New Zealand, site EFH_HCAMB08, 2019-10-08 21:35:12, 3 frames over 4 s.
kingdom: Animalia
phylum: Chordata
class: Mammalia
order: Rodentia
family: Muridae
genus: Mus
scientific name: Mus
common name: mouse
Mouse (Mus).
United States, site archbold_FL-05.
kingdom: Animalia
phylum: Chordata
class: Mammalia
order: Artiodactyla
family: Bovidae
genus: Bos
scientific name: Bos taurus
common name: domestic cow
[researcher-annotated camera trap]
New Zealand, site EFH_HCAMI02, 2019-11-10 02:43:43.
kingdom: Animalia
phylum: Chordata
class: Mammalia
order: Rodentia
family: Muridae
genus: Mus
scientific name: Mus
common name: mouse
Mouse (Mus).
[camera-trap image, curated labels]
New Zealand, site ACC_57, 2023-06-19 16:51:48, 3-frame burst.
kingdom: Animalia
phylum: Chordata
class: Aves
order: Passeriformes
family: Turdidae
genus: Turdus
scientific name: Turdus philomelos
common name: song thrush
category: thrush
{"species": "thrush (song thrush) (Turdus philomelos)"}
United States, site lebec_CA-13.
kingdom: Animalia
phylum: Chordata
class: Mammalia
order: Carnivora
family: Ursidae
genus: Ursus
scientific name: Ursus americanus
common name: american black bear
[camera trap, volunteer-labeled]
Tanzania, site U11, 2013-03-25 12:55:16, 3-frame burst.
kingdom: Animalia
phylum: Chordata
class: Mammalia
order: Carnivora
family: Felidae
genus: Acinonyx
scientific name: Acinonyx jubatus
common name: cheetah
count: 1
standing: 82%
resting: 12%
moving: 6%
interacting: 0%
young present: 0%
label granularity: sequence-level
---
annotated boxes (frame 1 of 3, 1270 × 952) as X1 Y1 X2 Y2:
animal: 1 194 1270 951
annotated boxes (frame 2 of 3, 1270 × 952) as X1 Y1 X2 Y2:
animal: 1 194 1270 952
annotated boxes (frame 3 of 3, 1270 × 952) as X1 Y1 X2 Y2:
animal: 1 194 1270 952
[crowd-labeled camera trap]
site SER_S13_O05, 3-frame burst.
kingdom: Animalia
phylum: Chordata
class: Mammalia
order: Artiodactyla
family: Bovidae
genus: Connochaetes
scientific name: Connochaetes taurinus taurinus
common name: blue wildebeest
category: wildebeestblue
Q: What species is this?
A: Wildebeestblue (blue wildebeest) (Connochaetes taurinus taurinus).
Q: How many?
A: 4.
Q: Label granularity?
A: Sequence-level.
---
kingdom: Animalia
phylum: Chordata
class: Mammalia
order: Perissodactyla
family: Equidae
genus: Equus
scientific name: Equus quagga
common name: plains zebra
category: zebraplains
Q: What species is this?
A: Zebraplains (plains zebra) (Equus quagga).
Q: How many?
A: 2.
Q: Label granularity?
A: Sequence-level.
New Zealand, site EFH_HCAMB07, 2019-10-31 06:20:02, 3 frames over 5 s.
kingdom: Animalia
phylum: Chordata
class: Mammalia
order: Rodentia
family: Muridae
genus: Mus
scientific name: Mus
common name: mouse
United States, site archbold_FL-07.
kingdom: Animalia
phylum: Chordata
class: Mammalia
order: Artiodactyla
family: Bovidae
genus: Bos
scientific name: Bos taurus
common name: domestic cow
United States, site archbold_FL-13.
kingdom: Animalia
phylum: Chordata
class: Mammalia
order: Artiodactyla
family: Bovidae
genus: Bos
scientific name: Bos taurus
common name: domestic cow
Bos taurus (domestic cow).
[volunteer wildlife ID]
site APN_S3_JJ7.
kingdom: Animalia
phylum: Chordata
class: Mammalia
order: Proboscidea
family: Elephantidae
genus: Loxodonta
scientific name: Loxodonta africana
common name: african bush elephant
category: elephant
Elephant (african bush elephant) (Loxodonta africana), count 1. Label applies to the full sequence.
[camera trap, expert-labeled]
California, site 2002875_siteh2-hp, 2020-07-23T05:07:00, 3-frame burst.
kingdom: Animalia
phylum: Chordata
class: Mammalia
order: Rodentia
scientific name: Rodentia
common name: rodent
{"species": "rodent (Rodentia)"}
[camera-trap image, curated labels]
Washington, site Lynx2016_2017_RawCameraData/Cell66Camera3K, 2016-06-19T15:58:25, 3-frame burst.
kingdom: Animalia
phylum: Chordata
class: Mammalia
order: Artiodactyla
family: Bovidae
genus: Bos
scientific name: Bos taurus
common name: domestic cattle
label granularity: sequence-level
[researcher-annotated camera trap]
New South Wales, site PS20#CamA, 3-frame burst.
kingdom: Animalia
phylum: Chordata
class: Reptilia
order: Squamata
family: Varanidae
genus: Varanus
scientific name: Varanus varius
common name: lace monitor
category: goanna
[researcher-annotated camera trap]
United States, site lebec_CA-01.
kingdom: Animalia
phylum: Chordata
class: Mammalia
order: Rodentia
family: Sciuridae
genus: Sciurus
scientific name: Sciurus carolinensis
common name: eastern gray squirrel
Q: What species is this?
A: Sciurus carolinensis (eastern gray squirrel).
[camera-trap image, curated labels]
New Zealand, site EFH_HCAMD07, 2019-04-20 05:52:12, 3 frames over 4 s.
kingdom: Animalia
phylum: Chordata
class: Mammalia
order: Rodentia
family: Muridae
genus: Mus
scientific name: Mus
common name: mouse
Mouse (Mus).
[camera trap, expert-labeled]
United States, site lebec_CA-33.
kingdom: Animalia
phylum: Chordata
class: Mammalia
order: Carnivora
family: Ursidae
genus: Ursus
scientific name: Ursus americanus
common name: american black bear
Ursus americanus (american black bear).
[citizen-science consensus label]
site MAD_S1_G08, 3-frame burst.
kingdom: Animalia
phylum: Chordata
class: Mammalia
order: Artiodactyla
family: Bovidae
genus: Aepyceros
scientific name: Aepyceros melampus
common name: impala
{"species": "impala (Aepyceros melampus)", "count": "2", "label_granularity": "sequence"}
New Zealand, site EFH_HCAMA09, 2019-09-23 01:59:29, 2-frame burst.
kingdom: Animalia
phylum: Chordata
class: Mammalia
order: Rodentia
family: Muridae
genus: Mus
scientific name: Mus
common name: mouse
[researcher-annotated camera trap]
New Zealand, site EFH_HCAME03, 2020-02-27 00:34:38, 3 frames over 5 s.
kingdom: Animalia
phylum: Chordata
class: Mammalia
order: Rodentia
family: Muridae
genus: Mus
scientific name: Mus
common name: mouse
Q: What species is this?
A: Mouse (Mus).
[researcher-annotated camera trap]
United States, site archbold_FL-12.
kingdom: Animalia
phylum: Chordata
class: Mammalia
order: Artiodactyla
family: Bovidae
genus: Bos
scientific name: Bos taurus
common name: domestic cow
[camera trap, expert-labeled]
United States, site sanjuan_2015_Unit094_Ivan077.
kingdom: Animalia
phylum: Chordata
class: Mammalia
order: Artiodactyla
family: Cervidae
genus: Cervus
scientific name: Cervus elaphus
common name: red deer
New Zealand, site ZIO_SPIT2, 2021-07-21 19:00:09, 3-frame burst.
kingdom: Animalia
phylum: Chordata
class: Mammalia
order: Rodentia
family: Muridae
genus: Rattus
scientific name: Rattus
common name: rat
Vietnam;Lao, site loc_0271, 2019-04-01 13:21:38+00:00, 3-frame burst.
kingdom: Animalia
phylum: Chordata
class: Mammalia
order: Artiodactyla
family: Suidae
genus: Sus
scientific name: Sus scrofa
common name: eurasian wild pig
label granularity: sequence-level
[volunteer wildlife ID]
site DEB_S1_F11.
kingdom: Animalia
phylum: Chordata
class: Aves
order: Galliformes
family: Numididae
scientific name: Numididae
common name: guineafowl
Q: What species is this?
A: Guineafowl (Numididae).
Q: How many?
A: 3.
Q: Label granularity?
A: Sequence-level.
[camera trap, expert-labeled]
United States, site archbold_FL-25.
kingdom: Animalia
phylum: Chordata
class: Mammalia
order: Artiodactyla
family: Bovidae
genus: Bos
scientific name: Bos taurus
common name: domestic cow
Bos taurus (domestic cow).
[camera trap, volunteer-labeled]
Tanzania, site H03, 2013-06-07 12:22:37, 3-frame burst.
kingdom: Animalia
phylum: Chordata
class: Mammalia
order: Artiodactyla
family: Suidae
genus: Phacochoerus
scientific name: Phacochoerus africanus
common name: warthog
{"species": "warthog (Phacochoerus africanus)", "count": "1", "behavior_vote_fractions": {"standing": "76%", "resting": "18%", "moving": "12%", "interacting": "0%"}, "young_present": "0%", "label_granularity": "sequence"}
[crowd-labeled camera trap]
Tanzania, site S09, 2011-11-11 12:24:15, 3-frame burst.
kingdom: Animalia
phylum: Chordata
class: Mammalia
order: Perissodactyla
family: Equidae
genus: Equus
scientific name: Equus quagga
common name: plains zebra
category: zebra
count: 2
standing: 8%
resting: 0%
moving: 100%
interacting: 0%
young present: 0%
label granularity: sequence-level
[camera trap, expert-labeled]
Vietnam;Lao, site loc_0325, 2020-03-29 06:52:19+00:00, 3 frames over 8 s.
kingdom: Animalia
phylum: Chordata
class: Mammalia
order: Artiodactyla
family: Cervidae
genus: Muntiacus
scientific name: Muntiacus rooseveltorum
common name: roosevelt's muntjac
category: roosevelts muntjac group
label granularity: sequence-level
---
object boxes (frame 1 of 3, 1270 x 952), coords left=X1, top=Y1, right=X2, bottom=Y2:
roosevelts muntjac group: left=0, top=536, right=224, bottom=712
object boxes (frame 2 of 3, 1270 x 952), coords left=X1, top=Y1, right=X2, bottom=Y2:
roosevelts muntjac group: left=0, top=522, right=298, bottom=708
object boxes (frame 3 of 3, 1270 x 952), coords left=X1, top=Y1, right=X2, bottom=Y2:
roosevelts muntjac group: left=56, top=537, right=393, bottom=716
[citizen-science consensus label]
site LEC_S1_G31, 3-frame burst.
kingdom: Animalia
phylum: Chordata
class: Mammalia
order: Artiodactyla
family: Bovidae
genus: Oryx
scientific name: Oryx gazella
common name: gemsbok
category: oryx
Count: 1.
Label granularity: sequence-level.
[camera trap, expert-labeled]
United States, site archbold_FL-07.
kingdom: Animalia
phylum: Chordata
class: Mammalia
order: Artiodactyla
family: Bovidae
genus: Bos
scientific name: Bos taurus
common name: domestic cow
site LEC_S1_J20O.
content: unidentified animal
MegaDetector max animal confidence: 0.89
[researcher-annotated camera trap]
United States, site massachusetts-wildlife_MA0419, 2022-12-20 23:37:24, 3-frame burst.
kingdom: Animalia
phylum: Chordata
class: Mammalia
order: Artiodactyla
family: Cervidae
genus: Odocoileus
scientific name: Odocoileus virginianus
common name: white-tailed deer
────────────────
# TASK DESCRIPTION
Only the lines above from the line with "annotated boxes (frame 3" to the line with "genus: Connochaetes", those two lines included, should be reproduced exactly.

# TASK RESPONSE
annotated boxes (frame 3 of 3, 1270 × 952) as X1 Y1 X2 Y2:
animal: 1 194 1270 952
[crowd-labeled camera trap]
site SER_S13_O05, 3-frame burst.
kingdom: Animalia
phylum: Chordata
class: Mammalia
order: Artiodactyla
family: Bovidae
genus: Connochaetes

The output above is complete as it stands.